| EXERCISE |
With no line omitted, restate the records below exactly as they appear.

| MATERIALS PROVIDED |
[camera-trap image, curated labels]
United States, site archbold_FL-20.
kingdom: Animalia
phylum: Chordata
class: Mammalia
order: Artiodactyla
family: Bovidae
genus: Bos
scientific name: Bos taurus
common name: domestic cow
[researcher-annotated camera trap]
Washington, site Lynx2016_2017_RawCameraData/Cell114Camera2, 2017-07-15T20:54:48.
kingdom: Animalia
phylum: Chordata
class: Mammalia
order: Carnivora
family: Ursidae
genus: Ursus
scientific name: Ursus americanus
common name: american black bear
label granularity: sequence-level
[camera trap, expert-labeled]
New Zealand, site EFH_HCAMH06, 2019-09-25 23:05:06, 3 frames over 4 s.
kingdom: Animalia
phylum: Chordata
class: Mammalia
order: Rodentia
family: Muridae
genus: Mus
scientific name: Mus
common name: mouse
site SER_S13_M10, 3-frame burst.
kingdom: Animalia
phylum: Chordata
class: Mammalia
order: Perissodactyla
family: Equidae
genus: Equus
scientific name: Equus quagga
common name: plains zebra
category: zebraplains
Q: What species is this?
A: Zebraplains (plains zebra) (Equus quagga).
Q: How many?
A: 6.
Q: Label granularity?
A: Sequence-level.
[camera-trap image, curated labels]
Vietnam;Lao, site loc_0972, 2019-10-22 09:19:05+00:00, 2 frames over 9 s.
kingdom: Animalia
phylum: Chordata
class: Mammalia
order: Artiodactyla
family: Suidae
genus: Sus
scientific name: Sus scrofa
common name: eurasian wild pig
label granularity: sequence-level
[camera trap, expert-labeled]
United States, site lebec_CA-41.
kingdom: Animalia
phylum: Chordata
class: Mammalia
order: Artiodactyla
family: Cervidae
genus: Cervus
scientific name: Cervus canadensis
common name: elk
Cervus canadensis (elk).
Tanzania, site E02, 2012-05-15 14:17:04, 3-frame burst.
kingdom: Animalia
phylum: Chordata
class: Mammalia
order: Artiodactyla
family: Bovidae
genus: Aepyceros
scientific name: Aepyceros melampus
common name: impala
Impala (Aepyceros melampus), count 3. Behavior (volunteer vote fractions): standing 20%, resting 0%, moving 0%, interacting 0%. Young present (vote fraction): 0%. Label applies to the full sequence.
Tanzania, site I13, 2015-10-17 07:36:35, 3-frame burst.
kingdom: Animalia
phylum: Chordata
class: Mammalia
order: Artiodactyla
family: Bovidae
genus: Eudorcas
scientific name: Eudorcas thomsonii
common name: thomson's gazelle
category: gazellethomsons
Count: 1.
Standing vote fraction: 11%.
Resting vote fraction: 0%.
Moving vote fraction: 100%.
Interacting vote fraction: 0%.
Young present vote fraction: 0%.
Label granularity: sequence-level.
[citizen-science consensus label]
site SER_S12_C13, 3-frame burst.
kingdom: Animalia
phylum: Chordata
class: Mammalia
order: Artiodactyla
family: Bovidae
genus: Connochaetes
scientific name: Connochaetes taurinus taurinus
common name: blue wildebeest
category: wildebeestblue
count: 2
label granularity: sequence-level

| RESPONSE TO THE EXERCISE |
[camera-trap image, curated labels]
United States, site archbold_FL-20.
kingdom: Animalia
phylum: Chordata
class: Mammalia
order: Artiodactyla
family: Bovidae
genus: Bos
scientific name: Bos taurus
common name: domestic cow
[researcher-annotated camera trap]
Washington, site Lynx2016_2017_RawCameraData/Cell114Camera2, 2017-07-15T20:54:48.
kingdom: Animalia
phylum: Chordata
class: Mammalia
order: Carnivora
family: Ursidae
genus: Ursus
scientific name: Ursus americanus
common name: american black bear
label granularity: sequence-level
[camera trap, expert-labeled]
New Zealand, site EFH_HCAMH06, 2019-09-25 23:05:06, 3 frames over 4 s.
kingdom: Animalia
phylum: Chordata
class: Mammalia
order: Rodentia
family: Muridae
genus: Mus
scientific name: Mus
common name: mouse
site SER_S13_M10, 3-frame burst.
kingdom: Animalia
phylum: Chordata
class: Mammalia
order: Perissodactyla
family: Equidae
genus: Equus
scientific name: Equus quagga
common name: plains zebra
category: zebraplains
Q: What species is this?
A: Zebraplains (plains zebra) (Equus quagga).
Q: How many?
A: 6.
Q: Label granularity?
A: Sequence-level.
[camera-trap image, curated labels]
Vietnam;Lao, site loc_0972, 2019-10-22 09:19:05+00:00, 2 frames over 9 s.
kingdom: Animalia
phylum: Chordata
class: Mammalia
order: Artiodactyla
family: Suidae
genus: Sus
scientific name: Sus scrofa
common name: eurasian wild pig
label granularity: sequence-level
[camera trap, expert-labeled]
United States, site lebec_CA-41.
kingdom: Animalia
phylum: Chordata
class: Mammalia
order: Artiodactyla
family: Cervidae
genus: Cervus
scientific name: Cervus canadensis
common name: elk
Cervus canadensis (elk).
Tanzania, site E02, 2012-05-15 14:17:04, 3-frame burst.
kingdom: Animalia
phylum: Chordata
class: Mammalia
order: Artiodactyla
family: Bovidae
genus: Aepyceros
scientific name: Aepyceros melampus
common name: impala
Impala (Aepyceros melampus), count 3. Behavior (volunteer vote fractions): standing 20%, resting 0%, moving 0%, interacting 0%. Young present (vote fraction): 0%. Label applies to the full sequence.
Tanzania, site I13, 2015-10-17 07:36:35, 3-frame burst.
kingdom: Animalia
phylum: Chordata
class: Mammalia
order: Artiodactyla
family: Bovidae
genus: Eudorcas
scientific name: Eudorcas thomsonii
common name: thomson's gazelle
category: gazellethomsons
Count: 1.
Standing vote fraction: 11%.
Resting vote fraction: 0%.
Moving vote fraction: 100%.
Interacting vote fraction: 0%.
Young present vote fraction: 0%.
Label granularity: sequence-level.
[citizen-science consensus label]
site SER_S12_C13, 3-frame burst.
kingdom: Animalia
phylum: Chordata
class: Mammalia
order: Artiodactyla
family: Bovidae
genus: Connochaetes
scientific name: Connochaetes taurinus taurinus
common name: blue wildebeest
category: wildebeestblue
count: 2
label granularity: sequence-level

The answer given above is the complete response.